I longed for the family stories of my ancestors as a child.  I would have given anything to have an accurate understanding of who my people were and what kinds of challenges they overcame – to know what they valued, loved and why I came to be separated from them. 

Without that knowledge, I felt directionless, unable to see myself clearly, with all my flaws, gifts and strengths.  I lived with a broken mirror.  

When I gazed into my mirror, I did not see the beauty of my biological mother’s curly hair or the brown eyes of my biological father staring back.  I only saw a distorted view of myself – somebody who was not attractive or popular - someone who did not belong. 

I also saw someone who wasn’t good enough -- someone who was floating around untethered to the people who created me and those who created them. 

I called my mom this week to see how her Covid vaccine went, and I mentioned the broken mirror.  I said, “Had I known then what I know now about myself and my ancestors, life would have looked very different.” 

She reminded me that when I was a young adult I wasn’t really in the habit of listening to other people’s advice. True enough. 

I reminded her that it doesn’t matter how much advice you are given when you are holding a broken mirror. I can't help but imagine how this knowledge of myself and my ancestors could have made such a big difference to me as a child and young adult.

The broken mirror also applied to my relationship with God, or lack thereof.  I know more Bible stories than most of my friends because I grew up in church.  I always felt connected to life spiritually (via music, water and animals), but religion rarely resonated with me nor answered my deepest questions.

All those begats and begots in the Bible – clearly God seemed to lay great importance on genealogy. So why couldn’t I have mine? Why would God rubber stamp the separation of my first family? 

As a kid, the unanswered questions brewed inside of me.  I would never be satisfied until I learned the truth and I would continue to look into my broken mirror.  

But what can a kid do besides ask a lot of annoying questions about their birth parents? 

So, this quest would have to wait until the right time.  When would that be? 

One way I practice spirituality today is trusting that God/Universe will show me the right timing and provide the right resources or people to help me.  I am getting better at being patient as I have learned my timing is not necessarily God/Universe' timing.  Doors open and people appear in a timing that I could have never engineered on my own.  Sometimes doors don’t open.  And I also see that as an answer.

Trying to live in the here and now is tough when you have spent decades searching for your people.  If I am being honest, I can admit there were times when searching bordered on an unhealthy obsession.

However, knowing my ancestors has given me permission to be wholly who I am. 

Without the broken mirror, I can see for the first time the strengths that eluded me before, the faults that I denied in the past, and the knowledge that people love me in spite of and because of who I am.   

I am loved and protected by God/Universe and I fully embrace the freedom to do and be anything I want in this life.  Will it be smooth sailing from here?  Of course not.  However, I am better equipped now to see myself and others clearly, accept responsibility for my past choices, consider all I have learned about myself in future choices, and leave behind anything and anyone that does not honor the path I now travel.

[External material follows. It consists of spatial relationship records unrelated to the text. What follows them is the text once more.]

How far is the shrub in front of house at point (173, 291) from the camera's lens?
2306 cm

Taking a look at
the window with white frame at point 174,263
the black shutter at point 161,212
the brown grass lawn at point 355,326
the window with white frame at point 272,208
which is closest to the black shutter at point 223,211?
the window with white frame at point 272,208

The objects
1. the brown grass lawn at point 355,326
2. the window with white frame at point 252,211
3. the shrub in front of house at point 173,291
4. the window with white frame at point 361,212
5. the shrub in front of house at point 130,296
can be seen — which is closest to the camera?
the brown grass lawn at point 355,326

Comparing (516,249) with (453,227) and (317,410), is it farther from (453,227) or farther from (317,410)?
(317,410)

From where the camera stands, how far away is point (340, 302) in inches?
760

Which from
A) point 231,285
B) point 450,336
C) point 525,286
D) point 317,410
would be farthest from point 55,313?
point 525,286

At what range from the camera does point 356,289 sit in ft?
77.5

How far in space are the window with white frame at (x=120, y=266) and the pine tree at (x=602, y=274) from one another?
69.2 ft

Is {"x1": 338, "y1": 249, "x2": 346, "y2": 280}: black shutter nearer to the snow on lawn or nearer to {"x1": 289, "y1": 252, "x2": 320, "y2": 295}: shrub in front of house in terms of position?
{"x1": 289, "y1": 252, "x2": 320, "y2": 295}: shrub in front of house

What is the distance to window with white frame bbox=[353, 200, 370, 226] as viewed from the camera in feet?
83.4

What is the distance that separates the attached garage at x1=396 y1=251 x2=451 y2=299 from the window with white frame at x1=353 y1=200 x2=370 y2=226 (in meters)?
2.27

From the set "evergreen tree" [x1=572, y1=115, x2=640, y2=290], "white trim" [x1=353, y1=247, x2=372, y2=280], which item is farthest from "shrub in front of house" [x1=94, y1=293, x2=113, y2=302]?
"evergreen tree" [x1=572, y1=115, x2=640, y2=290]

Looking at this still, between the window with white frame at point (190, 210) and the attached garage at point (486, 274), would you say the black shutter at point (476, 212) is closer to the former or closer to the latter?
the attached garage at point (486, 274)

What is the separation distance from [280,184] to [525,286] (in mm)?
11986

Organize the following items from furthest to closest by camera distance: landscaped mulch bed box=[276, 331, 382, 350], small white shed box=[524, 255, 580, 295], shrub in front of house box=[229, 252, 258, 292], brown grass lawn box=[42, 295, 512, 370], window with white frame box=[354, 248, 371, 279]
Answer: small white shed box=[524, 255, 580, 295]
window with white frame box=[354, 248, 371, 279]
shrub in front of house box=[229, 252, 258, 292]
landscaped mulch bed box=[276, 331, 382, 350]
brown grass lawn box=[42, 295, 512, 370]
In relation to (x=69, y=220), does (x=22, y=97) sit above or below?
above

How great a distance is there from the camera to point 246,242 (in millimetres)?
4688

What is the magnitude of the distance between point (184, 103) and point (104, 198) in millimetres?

I truly believe that "you are not for everyone" (see graphic) and everything is not for you.  

One of the gifts of having a mirror now that reflects my truer self is that the desire to people please has mostly left me.  This has had a huge impact on my life in that I no longer accept jobs, projects or relationships that are not the right fit for me.

Sometimes after years of searching adoptees discover a relationship with birth family is not possible; however, a connection to the stories of our ancestors can allow many of unknown parentage to feel re-born - to fully be able to love and honor themselves like never before.